What is the derivative of #y= ln(1-x^2)^(1/2)#?

1 Answer
Oct 29, 2016

#y=ln(1-x^2)^(1/2)#

#y^2=ln(1-x^2)# *To be continued...

Differentiate the left hand side of the equation using implicit differentiation.
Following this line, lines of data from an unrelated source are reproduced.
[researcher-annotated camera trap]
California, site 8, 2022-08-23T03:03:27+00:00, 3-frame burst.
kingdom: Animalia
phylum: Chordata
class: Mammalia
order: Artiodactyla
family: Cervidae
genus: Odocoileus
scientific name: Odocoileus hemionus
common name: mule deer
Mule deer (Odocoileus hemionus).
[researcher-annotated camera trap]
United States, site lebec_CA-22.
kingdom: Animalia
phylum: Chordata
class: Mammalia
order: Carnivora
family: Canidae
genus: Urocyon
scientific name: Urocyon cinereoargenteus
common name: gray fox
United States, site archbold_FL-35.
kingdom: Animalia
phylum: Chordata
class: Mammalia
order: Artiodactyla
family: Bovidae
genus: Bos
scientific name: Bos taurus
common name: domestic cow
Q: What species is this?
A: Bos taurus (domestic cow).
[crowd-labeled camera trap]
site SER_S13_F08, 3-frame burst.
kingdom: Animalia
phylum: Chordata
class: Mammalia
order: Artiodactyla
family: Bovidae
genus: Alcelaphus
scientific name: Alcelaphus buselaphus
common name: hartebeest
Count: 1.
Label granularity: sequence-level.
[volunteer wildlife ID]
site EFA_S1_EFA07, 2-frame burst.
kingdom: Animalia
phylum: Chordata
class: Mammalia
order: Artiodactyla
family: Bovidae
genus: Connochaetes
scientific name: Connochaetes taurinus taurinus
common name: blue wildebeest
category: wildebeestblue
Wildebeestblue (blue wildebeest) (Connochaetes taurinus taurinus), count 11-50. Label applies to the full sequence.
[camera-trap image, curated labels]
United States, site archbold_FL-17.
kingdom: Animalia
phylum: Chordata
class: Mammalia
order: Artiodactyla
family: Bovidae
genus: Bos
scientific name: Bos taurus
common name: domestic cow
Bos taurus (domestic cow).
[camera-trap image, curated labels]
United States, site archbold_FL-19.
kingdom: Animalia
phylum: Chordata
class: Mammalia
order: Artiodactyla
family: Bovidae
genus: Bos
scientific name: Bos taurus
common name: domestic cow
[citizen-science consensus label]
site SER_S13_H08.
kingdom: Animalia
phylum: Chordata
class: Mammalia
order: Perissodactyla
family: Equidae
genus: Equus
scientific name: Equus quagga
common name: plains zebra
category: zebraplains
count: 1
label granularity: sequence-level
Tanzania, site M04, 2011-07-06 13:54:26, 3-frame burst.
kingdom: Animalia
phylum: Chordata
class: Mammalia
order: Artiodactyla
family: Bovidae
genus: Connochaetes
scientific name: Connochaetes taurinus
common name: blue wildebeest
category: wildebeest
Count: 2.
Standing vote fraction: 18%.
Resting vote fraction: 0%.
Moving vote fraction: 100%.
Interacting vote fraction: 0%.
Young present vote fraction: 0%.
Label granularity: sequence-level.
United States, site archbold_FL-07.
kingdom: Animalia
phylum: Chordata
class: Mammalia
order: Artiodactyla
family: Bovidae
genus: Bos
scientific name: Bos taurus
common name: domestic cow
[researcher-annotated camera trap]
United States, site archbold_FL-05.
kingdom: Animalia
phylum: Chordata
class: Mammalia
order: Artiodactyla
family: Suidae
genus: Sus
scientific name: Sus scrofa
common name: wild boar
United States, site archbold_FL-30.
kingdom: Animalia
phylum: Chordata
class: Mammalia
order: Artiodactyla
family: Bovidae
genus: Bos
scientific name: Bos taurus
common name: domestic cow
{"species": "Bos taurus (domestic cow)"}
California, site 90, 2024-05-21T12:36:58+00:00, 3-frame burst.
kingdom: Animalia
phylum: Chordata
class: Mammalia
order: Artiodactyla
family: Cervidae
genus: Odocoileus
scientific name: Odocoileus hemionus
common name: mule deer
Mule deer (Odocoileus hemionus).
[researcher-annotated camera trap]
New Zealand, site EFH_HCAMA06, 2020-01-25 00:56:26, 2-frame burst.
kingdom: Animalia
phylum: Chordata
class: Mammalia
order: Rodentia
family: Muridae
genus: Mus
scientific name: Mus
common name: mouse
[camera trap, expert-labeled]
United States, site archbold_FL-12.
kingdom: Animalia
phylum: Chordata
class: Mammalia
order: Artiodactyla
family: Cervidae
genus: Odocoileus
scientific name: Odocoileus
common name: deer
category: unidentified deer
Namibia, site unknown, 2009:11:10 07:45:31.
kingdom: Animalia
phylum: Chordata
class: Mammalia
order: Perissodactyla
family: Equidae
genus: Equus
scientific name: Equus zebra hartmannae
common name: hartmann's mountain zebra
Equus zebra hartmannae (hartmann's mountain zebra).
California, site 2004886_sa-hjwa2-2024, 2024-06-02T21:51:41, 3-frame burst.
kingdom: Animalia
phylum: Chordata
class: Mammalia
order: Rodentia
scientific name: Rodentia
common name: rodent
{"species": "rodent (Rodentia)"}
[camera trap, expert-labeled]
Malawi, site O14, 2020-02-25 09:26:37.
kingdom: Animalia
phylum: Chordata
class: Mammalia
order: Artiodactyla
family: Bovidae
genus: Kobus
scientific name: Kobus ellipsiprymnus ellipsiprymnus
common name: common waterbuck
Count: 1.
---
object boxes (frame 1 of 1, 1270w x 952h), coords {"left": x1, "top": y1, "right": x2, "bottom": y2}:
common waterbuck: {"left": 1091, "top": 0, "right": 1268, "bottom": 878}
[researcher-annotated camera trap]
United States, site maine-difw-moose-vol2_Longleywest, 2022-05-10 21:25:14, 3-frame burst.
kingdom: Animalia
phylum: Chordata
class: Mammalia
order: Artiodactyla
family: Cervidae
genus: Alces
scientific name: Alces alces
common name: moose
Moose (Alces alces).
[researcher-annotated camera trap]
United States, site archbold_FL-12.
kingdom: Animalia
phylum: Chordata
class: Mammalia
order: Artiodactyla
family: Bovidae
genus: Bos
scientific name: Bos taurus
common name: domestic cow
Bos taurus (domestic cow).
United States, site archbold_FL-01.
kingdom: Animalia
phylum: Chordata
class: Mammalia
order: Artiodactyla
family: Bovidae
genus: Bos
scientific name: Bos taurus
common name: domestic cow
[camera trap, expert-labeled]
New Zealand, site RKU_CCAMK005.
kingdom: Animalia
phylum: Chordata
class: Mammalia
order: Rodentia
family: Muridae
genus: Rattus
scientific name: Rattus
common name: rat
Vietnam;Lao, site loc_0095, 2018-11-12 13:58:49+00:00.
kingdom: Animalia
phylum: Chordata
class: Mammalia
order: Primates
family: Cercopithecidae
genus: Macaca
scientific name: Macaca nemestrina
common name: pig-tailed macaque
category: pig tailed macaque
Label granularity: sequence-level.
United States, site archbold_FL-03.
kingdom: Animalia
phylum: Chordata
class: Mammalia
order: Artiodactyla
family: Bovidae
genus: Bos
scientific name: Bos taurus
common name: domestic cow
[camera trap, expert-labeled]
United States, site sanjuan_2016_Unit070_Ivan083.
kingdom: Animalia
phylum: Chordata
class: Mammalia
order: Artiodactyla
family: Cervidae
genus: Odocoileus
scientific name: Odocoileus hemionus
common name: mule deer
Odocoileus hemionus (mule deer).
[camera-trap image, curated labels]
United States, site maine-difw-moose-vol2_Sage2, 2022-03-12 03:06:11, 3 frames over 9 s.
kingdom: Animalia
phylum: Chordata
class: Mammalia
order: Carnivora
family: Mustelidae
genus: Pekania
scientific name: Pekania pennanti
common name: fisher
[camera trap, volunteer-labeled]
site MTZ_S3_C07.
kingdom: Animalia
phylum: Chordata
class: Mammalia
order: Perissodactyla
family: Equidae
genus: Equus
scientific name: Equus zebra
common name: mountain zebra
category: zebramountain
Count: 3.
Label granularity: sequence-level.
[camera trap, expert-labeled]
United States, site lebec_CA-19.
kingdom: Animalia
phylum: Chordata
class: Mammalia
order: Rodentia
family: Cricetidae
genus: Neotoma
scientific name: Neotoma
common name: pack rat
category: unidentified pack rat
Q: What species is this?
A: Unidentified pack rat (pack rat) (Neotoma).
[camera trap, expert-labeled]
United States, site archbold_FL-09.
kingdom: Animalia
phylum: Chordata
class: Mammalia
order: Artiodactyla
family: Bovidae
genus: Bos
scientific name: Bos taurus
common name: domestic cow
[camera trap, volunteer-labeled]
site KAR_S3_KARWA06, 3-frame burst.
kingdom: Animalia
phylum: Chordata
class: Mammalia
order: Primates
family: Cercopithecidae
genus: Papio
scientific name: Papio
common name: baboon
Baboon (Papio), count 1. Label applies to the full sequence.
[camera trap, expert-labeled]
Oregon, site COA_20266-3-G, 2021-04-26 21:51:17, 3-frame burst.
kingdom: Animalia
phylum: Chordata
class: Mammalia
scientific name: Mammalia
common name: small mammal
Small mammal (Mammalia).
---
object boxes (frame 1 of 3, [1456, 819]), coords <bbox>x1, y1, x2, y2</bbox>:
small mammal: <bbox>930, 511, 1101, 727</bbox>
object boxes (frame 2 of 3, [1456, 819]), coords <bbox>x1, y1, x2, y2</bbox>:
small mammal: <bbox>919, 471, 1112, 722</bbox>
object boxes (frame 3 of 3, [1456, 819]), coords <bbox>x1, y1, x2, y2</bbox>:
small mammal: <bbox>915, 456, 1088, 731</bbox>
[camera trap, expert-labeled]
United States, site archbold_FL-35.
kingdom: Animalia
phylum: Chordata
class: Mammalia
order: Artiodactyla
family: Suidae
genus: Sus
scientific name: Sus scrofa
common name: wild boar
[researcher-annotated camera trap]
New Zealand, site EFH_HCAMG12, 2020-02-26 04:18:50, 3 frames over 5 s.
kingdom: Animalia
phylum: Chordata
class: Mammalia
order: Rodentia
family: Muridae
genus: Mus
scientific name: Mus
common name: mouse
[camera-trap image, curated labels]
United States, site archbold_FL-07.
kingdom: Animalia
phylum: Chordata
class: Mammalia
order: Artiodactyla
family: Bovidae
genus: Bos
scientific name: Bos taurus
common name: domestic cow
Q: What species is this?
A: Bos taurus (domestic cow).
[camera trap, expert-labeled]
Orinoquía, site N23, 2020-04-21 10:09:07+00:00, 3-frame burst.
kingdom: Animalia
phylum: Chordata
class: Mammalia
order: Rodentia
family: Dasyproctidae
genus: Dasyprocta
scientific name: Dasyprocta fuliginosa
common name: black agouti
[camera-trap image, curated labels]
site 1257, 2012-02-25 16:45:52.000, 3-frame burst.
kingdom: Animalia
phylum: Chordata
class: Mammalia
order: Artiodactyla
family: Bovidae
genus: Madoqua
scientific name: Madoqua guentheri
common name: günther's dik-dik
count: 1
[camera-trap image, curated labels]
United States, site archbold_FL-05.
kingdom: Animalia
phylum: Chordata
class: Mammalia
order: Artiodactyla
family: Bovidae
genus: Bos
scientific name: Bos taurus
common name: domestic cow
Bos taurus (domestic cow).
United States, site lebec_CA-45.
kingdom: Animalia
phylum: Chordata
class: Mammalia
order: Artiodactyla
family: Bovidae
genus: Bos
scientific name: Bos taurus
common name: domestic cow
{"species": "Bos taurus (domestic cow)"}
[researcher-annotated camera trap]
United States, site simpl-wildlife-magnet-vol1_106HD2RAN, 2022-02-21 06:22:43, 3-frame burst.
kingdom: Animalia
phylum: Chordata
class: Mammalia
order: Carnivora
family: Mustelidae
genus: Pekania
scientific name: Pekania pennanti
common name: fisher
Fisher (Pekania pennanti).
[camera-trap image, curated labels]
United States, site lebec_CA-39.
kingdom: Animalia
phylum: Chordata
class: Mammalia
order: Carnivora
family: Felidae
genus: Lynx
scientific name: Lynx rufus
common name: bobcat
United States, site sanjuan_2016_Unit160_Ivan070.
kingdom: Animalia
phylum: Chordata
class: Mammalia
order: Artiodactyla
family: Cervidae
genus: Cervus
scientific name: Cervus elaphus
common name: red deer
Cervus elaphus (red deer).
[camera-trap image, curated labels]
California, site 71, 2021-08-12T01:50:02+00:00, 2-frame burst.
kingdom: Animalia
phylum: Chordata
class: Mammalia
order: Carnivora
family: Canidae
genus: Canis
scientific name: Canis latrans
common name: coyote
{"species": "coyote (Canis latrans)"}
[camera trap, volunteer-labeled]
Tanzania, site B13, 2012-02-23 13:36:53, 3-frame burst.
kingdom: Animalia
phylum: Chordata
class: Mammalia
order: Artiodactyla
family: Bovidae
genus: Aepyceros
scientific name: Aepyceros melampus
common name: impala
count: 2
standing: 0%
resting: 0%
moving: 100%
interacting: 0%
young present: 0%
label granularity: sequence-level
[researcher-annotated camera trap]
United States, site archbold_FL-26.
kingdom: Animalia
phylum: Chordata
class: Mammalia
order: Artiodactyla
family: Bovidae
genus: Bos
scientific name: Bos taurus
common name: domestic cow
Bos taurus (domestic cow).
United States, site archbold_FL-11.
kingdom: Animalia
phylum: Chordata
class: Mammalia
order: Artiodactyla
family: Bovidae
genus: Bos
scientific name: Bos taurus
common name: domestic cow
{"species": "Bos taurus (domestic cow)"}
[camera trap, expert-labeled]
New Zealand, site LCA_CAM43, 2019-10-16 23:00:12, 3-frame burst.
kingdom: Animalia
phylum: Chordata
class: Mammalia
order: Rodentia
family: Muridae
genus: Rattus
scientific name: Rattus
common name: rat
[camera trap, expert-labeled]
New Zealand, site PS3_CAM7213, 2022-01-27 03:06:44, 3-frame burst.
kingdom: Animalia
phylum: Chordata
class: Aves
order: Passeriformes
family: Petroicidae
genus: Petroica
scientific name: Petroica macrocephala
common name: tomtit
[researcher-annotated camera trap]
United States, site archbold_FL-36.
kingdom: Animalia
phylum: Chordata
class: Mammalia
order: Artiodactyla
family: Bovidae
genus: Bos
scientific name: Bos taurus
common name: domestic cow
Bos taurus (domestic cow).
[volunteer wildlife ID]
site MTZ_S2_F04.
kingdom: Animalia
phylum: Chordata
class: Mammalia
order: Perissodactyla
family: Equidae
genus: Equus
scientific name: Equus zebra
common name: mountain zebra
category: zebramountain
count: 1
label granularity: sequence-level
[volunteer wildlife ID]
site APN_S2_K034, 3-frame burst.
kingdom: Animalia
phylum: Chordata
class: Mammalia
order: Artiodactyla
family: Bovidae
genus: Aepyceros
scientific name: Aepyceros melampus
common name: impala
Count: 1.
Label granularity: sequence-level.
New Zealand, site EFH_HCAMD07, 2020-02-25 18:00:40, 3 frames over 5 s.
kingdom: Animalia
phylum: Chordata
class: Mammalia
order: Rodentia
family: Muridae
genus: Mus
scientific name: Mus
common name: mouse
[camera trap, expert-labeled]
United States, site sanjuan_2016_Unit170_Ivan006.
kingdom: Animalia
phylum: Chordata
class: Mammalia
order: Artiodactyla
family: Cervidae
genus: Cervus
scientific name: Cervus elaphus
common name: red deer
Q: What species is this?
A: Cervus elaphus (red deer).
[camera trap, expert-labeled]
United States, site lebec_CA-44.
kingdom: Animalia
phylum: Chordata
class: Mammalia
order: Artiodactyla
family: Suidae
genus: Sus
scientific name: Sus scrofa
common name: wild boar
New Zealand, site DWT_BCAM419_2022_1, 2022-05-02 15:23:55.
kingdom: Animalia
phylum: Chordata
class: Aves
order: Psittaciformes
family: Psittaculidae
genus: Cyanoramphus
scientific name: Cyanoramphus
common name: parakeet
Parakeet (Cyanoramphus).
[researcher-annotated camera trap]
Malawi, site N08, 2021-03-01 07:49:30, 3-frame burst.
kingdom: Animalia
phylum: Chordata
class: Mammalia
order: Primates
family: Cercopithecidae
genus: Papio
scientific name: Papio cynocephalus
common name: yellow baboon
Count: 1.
Differentiate the right hand side of the equation using the rule:

If #g(x)=ln(f(x))#, #g'(x)=(f'(x))/f(x)#

*Continued...

#2y*(dy)/(dx)=-(2x)/(1-x^2)#

#(dy)/(dx)=-(2x)/(1-x^2)*1/(2y)#

#(dy)/(dx)=-x/(1-x^2)*1/y#

#(dy)/(dx)=-x/((1+x)(1-x))*1/ln(1-x^2)^(1/2)#

#(dy)/(dx)=-x/(ln(1-x^2)^(1/2)*(1+x)(1-x))#

#(dy)/(dx)=-x/(ln((1+x)(1-x))^(1/2)*(1+x)(1-x))#

#(dy)/(dx)=-x/(sqrt(ln(1+x)+ln(1-x))*(1+x)(1-x))#

To tidy things up a bit, you can multiply the fraction to the right by one, which is the same as #(-1)/(-1)#.

So what you end up with is...

#(dy)/(dx)=x/(sqrt(ln(1+x)+ln(1-x))*(x-1)(x+1))#